Ischemia induces alterations in actin filaments in renal vascular smooth muscle cells.

Although altered renal vascular reactivity is known to occur after ischemia, the structural basis explaining the phenomenon has not been clarified. To evaluate for structural damage to the renal vasculature in ischemic acute renal failure (ARF), F-actin in the renal vasculature of rat kidneys and cultured vascular smooth muscle cells was examined using confocal fluorescence microscopy. The left renal artery was clamped for 15 or 45 min in Sprague-Dawley rats. In other experimental groups, 45 min of renal arterial clamping was followed by 1 or 3 h of reperfusion. Control kidneys were procured without any preceding interventional procedure. F-actin was labeled with either fluorescein or Texas red-conjugated phalloidin. Serial optical sections were collected by confocal microscopy, and image volumes were rendered three dimensionally. The degree of cytoskeletal damage in the vasculature was assessed by semiquantitative scoring of the staining for F-actin.
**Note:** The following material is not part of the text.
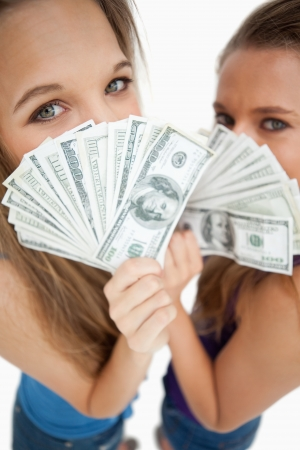 greeneyes: High-angle view of two young woman behind dollars against white background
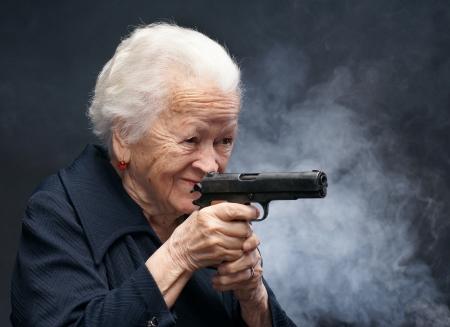 Oude vrouw met een pistool in rook op een grijze achtergrond Stockfoto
Disorganization/disarray of F-actin, reflected by disruption and clumping of the actin filaments, was observed in arteries, arterioles, and the vasa rectae of the kidney after ischemia or ischemia-reperfusion. Smooth muscle cells from arteries and arterioles showed significant damage to F-actin after either 15 or 45 min of ischemia in a duration-dependent manner. The actin cytoskeleton tended to recover from damage from 45 min of ischemia 1 and 3 h after reperfusion. The vasa rectae did not demonstrate significant damage to F-actin after 15- or 45-min ischemia. However, significant damage to the vasa rectae was manifest 3 h after the reperfusion following 45 min of ischemia. In summary, disorganization/disarray of F-actin in vascular smooth muscle cells of the kidney was observed after ischemia or ischemia-reperfusion. A similar finding was observed in cultured vascular smooth muscle cells. We suggest that this disorganization of the actin cytoskeleton may play a contributory role in the loss of autoregulation of renal blood flow and the aberrant vascular reactivity in postischemic ARF.